Top of EXTRACTED INFORMATION

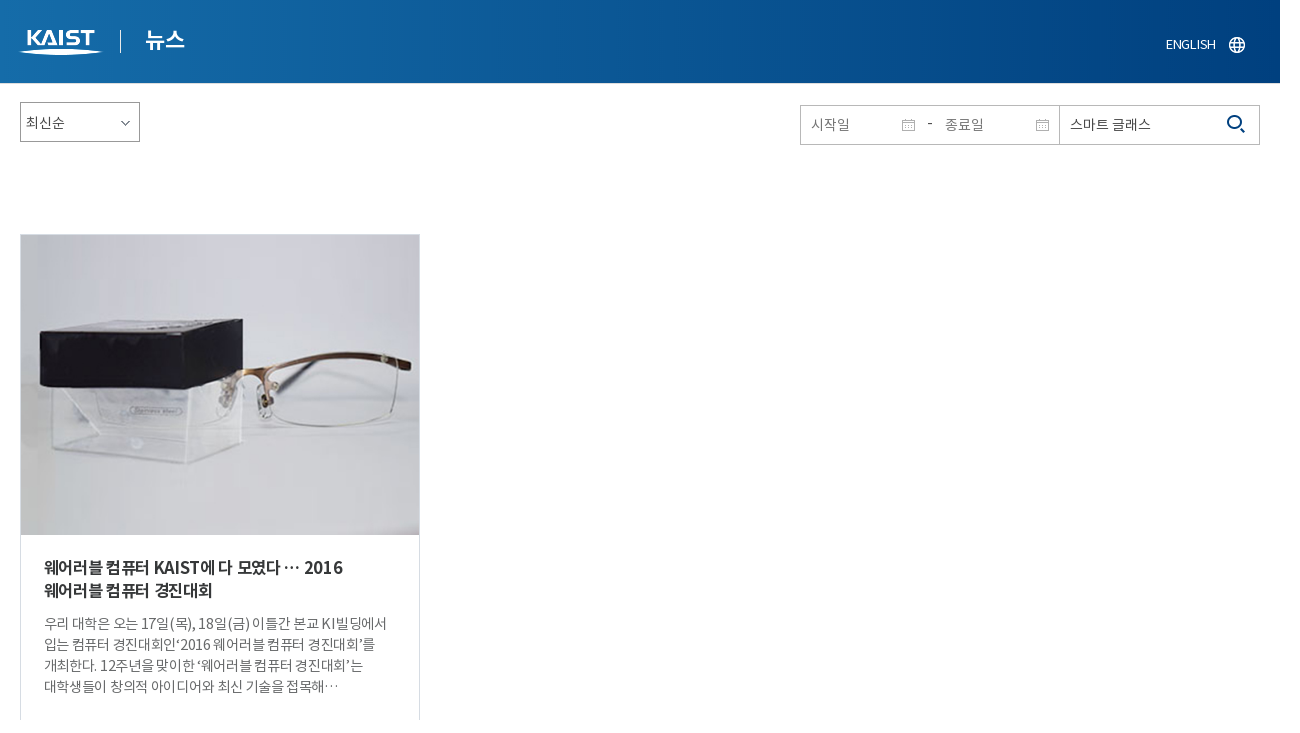

--- FILE ---
content_type: text/css
request_url: https://news.kaist.ac.kr/site/news/css/skin.css
body_size: 2939
content:
@charset "utf-8";

/* btn */
a:focus, button:focus{outline:1px dotted #767676;}
.btn{position:relative; min-width:9.4em; padding:0.6em 1em; text-align:center; font-size:1.1em; border:0.1em solid #1155a7; color:#fff; background-color:#1155a7;}
.btn span{display:block; position:relative; width:100%; height:100%;}
.btn:hover{
	box-shadow:0.2em 0.2em 0.1em rgba(0,0,0,0.1);
	-webkit-box-shadow:0.2em 0.2em 0.1em rgba(0,0,0,0.1);
}

.btn.type_1{border-color:#1f8ecd; color:#1f8ecd; background-color:transparent;}

.btn.down{padding:0.6em 2.5em 0.6em 1em; text-align:left;}
.btn.down:after{content:""; display:block; position:absolute; right:1em; top:0; width:0.7em; height:100%; background-image:url(../../common/img/layout/icon_down.png); background-repeat:no-repeat; background-position:center center; background-size:100% auto;}

.btn.down.pdf:after,
.btn.down.hwp:after,
.btn.down.wd:after,
.btn.down.img:after,
.btn.down.ppt:after,
.btn.down.ex:after{
	right:0.7em; top:calc(50% - (1.705em / 2)); width:1.705em; height:1.705em; background-repeat:no-repeat; background-position:center center; background-size:auto;
	border-radius:50%;
	-webkit-border-radius:50%;
}
.btn.down.pdf:after{background-color:#c11e08; background-image:url(../../common/img/layout/icon_down_6.png);}
.btn.down.hwp:after{background-color:#1a90d0; background-image:url(../../common/img/layout/icon_down_5.png);}
.btn.down.wd:after{background-color:#1f4d94; background-image:url(../../common/img/layout/icon_down_4.png);}
.btn.down.img:after{background-color:#5b5b5b; background-image:url(../../common/img/layout/icon_down_3.png);}
.btn.down.ppt:after{background-color:#cf4223; background-image:url(../../common/img/layout/icon_down_2.png);}
.btn.down.ex:after{background-color:#327a47; background-image:url(../../common/img/layout/icon_down_1.png);}

.btn.link{padding:0.6em 2.5em 0.6em 1em; text-align:left;}
.btn.link:after{content:""; display:block; position:absolute; right:1em; top:0; width:0.7em; height:100%; background-image:url(../../common/img/layout/icon_link.png); background-repeat:no-repeat; background-position:center center; background-size:100% auto;}

.btn.icon{width:3em; height:3em; min-width:1em; padding:0; background-repeat:no-repeat; background-position:center center; background-size:30% auto; background-image:url(../../common/img/layout/icon_link.png);}
.btn.icon:hover{border-color:#1155a7; background-color:#1155a7; background-image:url(../../common/img/layout/icon_link_w.png);}
.btn.icon:after{display:none;}
.btn.icon span{overflow:hidden; text-align:left; text-indent:-1000px;}

.btn.icon.down{background-image:url(../../common/img/layout/icon_down.png);}
.btn.icon.down:hover{background-image:url(../../common/img/layout/icon_down_w.png);}


.btn.small{font-size:0.8em;}
.btn.small_new{font-size:15px;}
.btn.type_2{border-color:#2fb6f5; color:#2fb6f5; background-color:transparent;}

Bottom of EXTRACTED INFORMATION

» EXERCISE AIM:
A picture-free version of all the records, repeated exactly, is what to return.

» OUTPUT FOR THIS EXERCISE:
--- FILE ---
content_type: text/css
request_url: https://news.kaist.ac.kr/site/news/css/skin.css
body_size: 2939
content:
@charset "utf-8";

/* btn */
a:focus, button:focus{outline:1px dotted #767676;}
.btn{position:relative; min-width:9.4em; padding:0.6em 1em; text-align:center; font-size:1.1em; border:0.1em solid #1155a7; color:#fff; background-color:#1155a7;}
.btn span{display:block; position:relative; width:100%; height:100%;}
.btn:hover{
	box-shadow:0.2em 0.2em 0.1em rgba(0,0,0,0.1);
	-webkit-box-shadow:0.2em 0.2em 0.1em rgba(0,0,0,0.1);
}

.btn.type_1{border-color:#1f8ecd; color:#1f8ecd; background-color:transparent;}

.btn.down{padding:0.6em 2.5em 0.6em 1em; text-align:left;}
.btn.down:after{content:""; display:block; position:absolute; right:1em; top:0; width:0.7em; height:100%; background-image:url(../../common/img/layout/icon_down.png); background-repeat:no-repeat; background-position:center center; background-size:100% auto;}

.btn.down.pdf:after,
.btn.down.hwp:after,
.btn.down.wd:after,
.btn.down.img:after,
.btn.down.ppt:after,
.btn.down.ex:after{
	right:0.7em; top:calc(50% - (1.705em / 2)); width:1.705em; height:1.705em; background-repeat:no-repeat; background-position:center center; background-size:auto;
	border-radius:50%;
	-webkit-border-radius:50%;
}
.btn.down.pdf:after{background-color:#c11e08; background-image:url(../../common/img/layout/icon_down_6.png);}
.btn.down.hwp:after{background-color:#1a90d0; background-image:url(../../common/img/layout/icon_down_5.png);}
.btn.down.wd:after{background-color:#1f4d94; background-image:url(../../common/img/layout/icon_down_4.png);}
.btn.down.img:after{background-color:#5b5b5b; background-image:url(../../common/img/layout/icon_down_3.png);}
.btn.down.ppt:after{background-color:#cf4223; background-image:url(../../common/img/layout/icon_down_2.png);}
.btn.down.ex:after{background-color:#327a47; background-image:url(../../common/img/layout/icon_down_1.png);}

.btn.link{padding:0.6em 2.5em 0.6em 1em; text-align:left;}
.btn.link:after{content:""; display:block; position:absolute; right:1em; top:0; width:0.7em; height:100%; background-image:url(../../common/img/layout/icon_link.png); background-repeat:no-repeat; background-position:center center; background-size:100% auto;}

.btn.icon{width:3em; height:3em; min-width:1em; padding:0; background-repeat:no-repeat; background-position:center center; background-size:30% auto; background-image:url(../../common/img/layout/icon_link.png);}
.btn.icon:hover{border-color:#1155a7; background-color:#1155a7; background-image:url(../../common/img/layout/icon_link_w.png);}
.btn.icon:after{display:none;}
.btn.icon span{overflow:hidden; text-align:left; text-indent:-1000px;}

.btn.icon.down{background-image:url(../../common/img/layout/icon_down.png);}
.btn.icon.down:hover{background-image:url(../../common/img/layout/icon_down_w.png);}


.btn.small{font-size:0.8em;}
.btn.small_new{font-size:15px;}
.btn.type_2{border-color:#2fb6f5; color:#2fb6f5; background-color:transparent;}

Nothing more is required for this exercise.